Septate uteri have been associated with adverse pregnancy outcomes including spontaneous abortion, preterm delivery, and malpresentation. It is unclear if uterine septa are associated with infertility. Although some studies have shown improved pregnancy outcomes after septum resection, indications for resection are not well established. We describe a case of a woman with a large partial uterine septum diagnosed during workup for infertility who conceived without septum resection. Both of her subsequent pregnancies were initially breech presentations for which the patient underwent external cephalic version followed by full-term vaginal deliveries. This case adds evidence that an unresected uterine septum should not be considered a contraindication to external cephalic version.

1. Introduction

Congenital uterine anomalies are common in the general population, with an estimated incidence ranging from 1 to 15 per 1000 women [1]. They occur due to disruptions of Mullerian duct development between the 6th and 11th weeks of gestation [2, 3]. A septate uterus is a uterus divided by a longitudinal band of tissue that may extend from the uterine fundus partially or completely to the cervix. There is no universally accepted definition of a uterine septum. The American Society for Reproductive Medicine defines a septum as an indentation greater than 1.5 cm depth that forms an angle less than 90 degrees [4]. The classification system presented by the European Society of Human Reproduction and Embryology and the European Society for Gynecological Endoscopy defines a septum as an internal indentation greater than 50% of the uterine wall thickness [5]. Diagnosing a uterine septum requires assessment of the anatomy of the uterine cavity and external uterine contour to distinguish a uterine septum from a bicornuate uterus. The uterine cavity can be assessed with transvaginal ultrasound, hydrosonogram, hysterosalpingogram, hysteroscopy, and/or MRI. The external uterine contour can be assessed with 2D or 3D transvaginal ultrasound, MRI, or laparoscopy [2, 4].

A septate uterus is clinically significant because it has been shown to be associated with adverse pregnancy outcomes including spontaneous abortion, preterm delivery, and malpresentation [4, 6]. Although there is inconclusive evidence on the association of septate uteri and infertility, studies have shown that septum removal can improve pregnancy rates [4, 79].

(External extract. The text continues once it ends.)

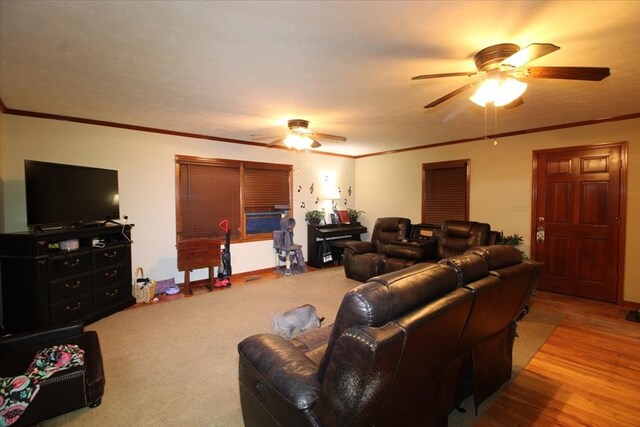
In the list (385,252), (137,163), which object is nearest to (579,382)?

There is limited data to guide management of breech presentation in women with a uterine septum. A recent Practice Bulletin by the American College of Obstetricians and Gynecologists (ACOG) on external cephalic versions (ECVs) does not discuss considerations related to women with uterine septa [10]. Varying rates of ECV success have been reported in the general obstetric population. A meta-analysis of 85 studies reported a pooled success rate of 58% [1114]. Although ECVs play a significant role in reducing cesarean delivery rates, there is limited data on ECV success rates in women with uterine abnormalities.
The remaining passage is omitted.